**Task brief**
Every line of the material below must be repeated exactly.
<<<<
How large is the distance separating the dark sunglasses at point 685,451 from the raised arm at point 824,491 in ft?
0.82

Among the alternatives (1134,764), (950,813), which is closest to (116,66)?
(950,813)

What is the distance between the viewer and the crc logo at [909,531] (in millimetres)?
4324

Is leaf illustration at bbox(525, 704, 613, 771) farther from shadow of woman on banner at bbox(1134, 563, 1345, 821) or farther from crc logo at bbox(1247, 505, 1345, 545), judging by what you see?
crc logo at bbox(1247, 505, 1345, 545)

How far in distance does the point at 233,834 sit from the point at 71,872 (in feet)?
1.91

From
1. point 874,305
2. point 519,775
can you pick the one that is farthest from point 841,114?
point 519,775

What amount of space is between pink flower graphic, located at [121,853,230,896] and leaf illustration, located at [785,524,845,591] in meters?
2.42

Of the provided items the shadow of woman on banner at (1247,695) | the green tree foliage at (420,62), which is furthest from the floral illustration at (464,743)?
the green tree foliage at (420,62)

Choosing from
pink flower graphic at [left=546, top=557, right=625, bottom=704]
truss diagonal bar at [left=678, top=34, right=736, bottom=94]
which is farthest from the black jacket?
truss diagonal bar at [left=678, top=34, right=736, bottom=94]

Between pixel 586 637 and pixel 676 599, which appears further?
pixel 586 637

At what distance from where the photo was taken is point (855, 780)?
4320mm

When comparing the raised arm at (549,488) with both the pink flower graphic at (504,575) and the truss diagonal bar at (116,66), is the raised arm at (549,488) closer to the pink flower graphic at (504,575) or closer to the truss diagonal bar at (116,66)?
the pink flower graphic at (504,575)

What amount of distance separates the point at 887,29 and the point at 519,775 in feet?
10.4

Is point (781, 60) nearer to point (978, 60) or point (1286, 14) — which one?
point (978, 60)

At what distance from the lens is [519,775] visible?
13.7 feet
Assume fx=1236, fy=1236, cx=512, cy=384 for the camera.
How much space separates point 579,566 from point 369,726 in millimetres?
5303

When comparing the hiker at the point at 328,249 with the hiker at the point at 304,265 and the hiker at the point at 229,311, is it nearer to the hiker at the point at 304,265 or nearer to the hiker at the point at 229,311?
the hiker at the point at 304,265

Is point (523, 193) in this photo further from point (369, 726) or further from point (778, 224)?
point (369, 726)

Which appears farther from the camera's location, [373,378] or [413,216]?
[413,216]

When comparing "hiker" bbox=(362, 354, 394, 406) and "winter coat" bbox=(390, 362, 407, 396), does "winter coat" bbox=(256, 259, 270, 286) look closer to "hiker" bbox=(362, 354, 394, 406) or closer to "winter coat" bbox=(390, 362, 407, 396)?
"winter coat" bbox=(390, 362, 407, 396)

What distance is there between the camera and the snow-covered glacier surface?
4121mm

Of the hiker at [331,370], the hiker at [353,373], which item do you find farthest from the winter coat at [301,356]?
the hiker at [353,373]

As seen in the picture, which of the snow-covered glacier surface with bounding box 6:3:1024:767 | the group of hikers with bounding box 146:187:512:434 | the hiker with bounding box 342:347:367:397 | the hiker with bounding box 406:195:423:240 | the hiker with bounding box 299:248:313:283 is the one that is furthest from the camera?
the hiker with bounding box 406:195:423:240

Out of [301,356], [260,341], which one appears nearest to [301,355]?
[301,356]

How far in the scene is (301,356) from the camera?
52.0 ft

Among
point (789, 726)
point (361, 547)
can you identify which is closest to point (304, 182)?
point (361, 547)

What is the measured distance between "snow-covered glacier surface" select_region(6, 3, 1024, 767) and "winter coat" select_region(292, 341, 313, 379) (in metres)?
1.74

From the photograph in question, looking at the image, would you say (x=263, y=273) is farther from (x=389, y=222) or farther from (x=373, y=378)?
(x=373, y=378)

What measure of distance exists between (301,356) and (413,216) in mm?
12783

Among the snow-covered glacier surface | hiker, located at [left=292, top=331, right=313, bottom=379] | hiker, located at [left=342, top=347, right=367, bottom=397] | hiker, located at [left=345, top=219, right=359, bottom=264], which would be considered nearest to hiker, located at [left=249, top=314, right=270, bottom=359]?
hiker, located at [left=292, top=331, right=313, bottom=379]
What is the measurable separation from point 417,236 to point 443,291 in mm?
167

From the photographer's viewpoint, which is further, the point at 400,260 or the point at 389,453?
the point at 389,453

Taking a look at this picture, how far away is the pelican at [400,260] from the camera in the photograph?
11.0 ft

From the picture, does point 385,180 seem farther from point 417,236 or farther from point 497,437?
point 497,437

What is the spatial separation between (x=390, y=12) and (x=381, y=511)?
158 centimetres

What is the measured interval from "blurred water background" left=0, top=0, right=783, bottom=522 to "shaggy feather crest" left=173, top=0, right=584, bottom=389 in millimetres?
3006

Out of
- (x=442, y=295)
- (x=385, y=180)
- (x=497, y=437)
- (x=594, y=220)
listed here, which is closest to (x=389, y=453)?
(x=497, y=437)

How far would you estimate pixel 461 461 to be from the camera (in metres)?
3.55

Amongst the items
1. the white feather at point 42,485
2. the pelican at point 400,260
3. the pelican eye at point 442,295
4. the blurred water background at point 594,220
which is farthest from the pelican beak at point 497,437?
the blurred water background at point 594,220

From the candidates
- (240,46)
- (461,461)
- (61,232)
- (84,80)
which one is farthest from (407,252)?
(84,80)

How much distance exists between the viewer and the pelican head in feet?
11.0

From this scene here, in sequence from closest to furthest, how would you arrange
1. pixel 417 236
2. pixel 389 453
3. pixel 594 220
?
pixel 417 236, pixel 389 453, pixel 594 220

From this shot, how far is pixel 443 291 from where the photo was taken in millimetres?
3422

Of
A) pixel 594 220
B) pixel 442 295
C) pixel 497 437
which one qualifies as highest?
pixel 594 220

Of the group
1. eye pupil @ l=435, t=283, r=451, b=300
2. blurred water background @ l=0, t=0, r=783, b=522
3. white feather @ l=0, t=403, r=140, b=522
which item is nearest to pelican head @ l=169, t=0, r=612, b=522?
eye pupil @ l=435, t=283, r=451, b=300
>>>>
**Output**
How large is the distance separating the dark sunglasses at point 685,451 from the raised arm at point 824,491 in ft?
0.82

Among the alternatives (1134,764), (950,813), which is closest to (116,66)?
(950,813)

What is the distance between the viewer and the crc logo at [909,531] (in millimetres)?
4324

Is leaf illustration at bbox(525, 704, 613, 771) farther from shadow of woman on banner at bbox(1134, 563, 1345, 821) or farther from crc logo at bbox(1247, 505, 1345, 545), judging by what you see?
crc logo at bbox(1247, 505, 1345, 545)

How far in distance does the point at 233,834 sit from the point at 71,872 (in feet)?
1.91

From
1. point 874,305
2. point 519,775
can you pick the one that is farthest from point 841,114?
point 519,775

What amount of space is between pink flower graphic, located at [121,853,230,896] and leaf illustration, located at [785,524,845,591] in meters?
2.42

Of the provided items the shadow of woman on banner at (1247,695) | the green tree foliage at (420,62), which is furthest from the floral illustration at (464,743)?
the green tree foliage at (420,62)

Choosing from
pink flower graphic at [left=546, top=557, right=625, bottom=704]
truss diagonal bar at [left=678, top=34, right=736, bottom=94]
which is farthest from the black jacket?
truss diagonal bar at [left=678, top=34, right=736, bottom=94]

Between pixel 586 637 and pixel 676 599, which appears further?
pixel 586 637

At what distance from where the photo was taken is point (855, 780)?
4320mm

When comparing the raised arm at (549,488) with both the pink flower graphic at (504,575) and the truss diagonal bar at (116,66), is the raised arm at (549,488) closer to the pink flower graphic at (504,575) or closer to the truss diagonal bar at (116,66)?
the pink flower graphic at (504,575)

What amount of distance separates the point at 887,29 and the point at 519,775 in feet?
10.4

Is point (781, 60) nearer to point (978, 60) or point (1286, 14) — which one?
point (978, 60)

At what distance from the lens is [519,775] visible?
13.7 feet
Assume fx=1236, fy=1236, cx=512, cy=384 for the camera.
How much space separates point 579,566 from point 369,726 in millimetres?
5303

When comparing the hiker at the point at 328,249 with the hiker at the point at 304,265 and the hiker at the point at 229,311, is it nearer to the hiker at the point at 304,265 or nearer to the hiker at the point at 229,311?
the hiker at the point at 304,265

Is point (523, 193) in this photo further from point (369, 726) or further from point (778, 224)?
point (369, 726)

Which appears farther from the camera's location, [373,378] or [413,216]?
[413,216]

When comparing "hiker" bbox=(362, 354, 394, 406) and "winter coat" bbox=(390, 362, 407, 396), does "winter coat" bbox=(256, 259, 270, 286) look closer to "hiker" bbox=(362, 354, 394, 406) or closer to "winter coat" bbox=(390, 362, 407, 396)?
"winter coat" bbox=(390, 362, 407, 396)

What distance is there between the camera and the snow-covered glacier surface?
4121mm

Of the hiker at [331,370], the hiker at [353,373], which item do you find farthest from the winter coat at [301,356]?
the hiker at [353,373]

As seen in the picture, which of the snow-covered glacier surface with bounding box 6:3:1024:767 | the group of hikers with bounding box 146:187:512:434 | the hiker with bounding box 342:347:367:397 | the hiker with bounding box 406:195:423:240 | the hiker with bounding box 299:248:313:283 is the one that is furthest from the camera?
the hiker with bounding box 406:195:423:240

Out of [301,356], [260,341], which one appears nearest to [301,355]?
[301,356]

How far in the scene is (301,356) from the camera?
52.0 ft

Among
point (789, 726)
point (361, 547)
can you identify which is closest to point (304, 182)?
point (361, 547)

What is the measured distance between "snow-covered glacier surface" select_region(6, 3, 1024, 767) and "winter coat" select_region(292, 341, 313, 379) (in metres)?
1.74

From the photograph in question, looking at the image, would you say (x=263, y=273) is farther from (x=389, y=222) or farther from (x=373, y=378)?
(x=373, y=378)

What measure of distance exists between (301,356) and (413,216) in mm?
12783

Among the snow-covered glacier surface | hiker, located at [left=292, top=331, right=313, bottom=379] | hiker, located at [left=342, top=347, right=367, bottom=397] | hiker, located at [left=345, top=219, right=359, bottom=264], which would be considered nearest to hiker, located at [left=249, top=314, right=270, bottom=359]?
hiker, located at [left=292, top=331, right=313, bottom=379]
What is the measurable separation from point 417,236 to point 443,291 in mm?
167

From the photographer's viewpoint, which is further, the point at 400,260 or the point at 389,453?
the point at 389,453

Taking a look at this picture, how far away is the pelican at [400,260] from the camera in the photograph?
11.0 ft

From the picture, does point 385,180 seem farther from point 417,236 or farther from point 497,437?
point 497,437

What is the spatial separation between (x=390, y=12) and (x=381, y=511)?
158 centimetres

What is the measured interval from "blurred water background" left=0, top=0, right=783, bottom=522 to "shaggy feather crest" left=173, top=0, right=584, bottom=389 in millimetres?
3006

Out of
- (x=442, y=295)
- (x=385, y=180)
- (x=497, y=437)
- (x=594, y=220)
listed here, which is closest to (x=389, y=453)?
(x=497, y=437)

How far would you estimate pixel 461 461 to be from the camera (in metres)?
3.55

Amongst the items
1. the white feather at point 42,485
2. the pelican at point 400,260
3. the pelican eye at point 442,295
4. the blurred water background at point 594,220
which is farthest from the pelican beak at point 497,437?
the blurred water background at point 594,220

From the candidates
- (240,46)
- (461,461)
- (61,232)
- (84,80)
which one is farthest from (407,252)?
(84,80)

How much distance exists between the viewer and the pelican head in feet?
11.0

From this scene here, in sequence from closest to furthest, how would you arrange
1. pixel 417 236
2. pixel 389 453
3. pixel 594 220
?
pixel 417 236, pixel 389 453, pixel 594 220

From this shot, how far is pixel 443 291 from where the photo was taken in millimetres?
3422

Of
A) pixel 594 220
B) pixel 442 295
C) pixel 497 437
which one qualifies as highest?
pixel 594 220

Of the group
1. eye pupil @ l=435, t=283, r=451, b=300
2. blurred water background @ l=0, t=0, r=783, b=522
3. white feather @ l=0, t=403, r=140, b=522
which item is nearest to pelican head @ l=169, t=0, r=612, b=522?
eye pupil @ l=435, t=283, r=451, b=300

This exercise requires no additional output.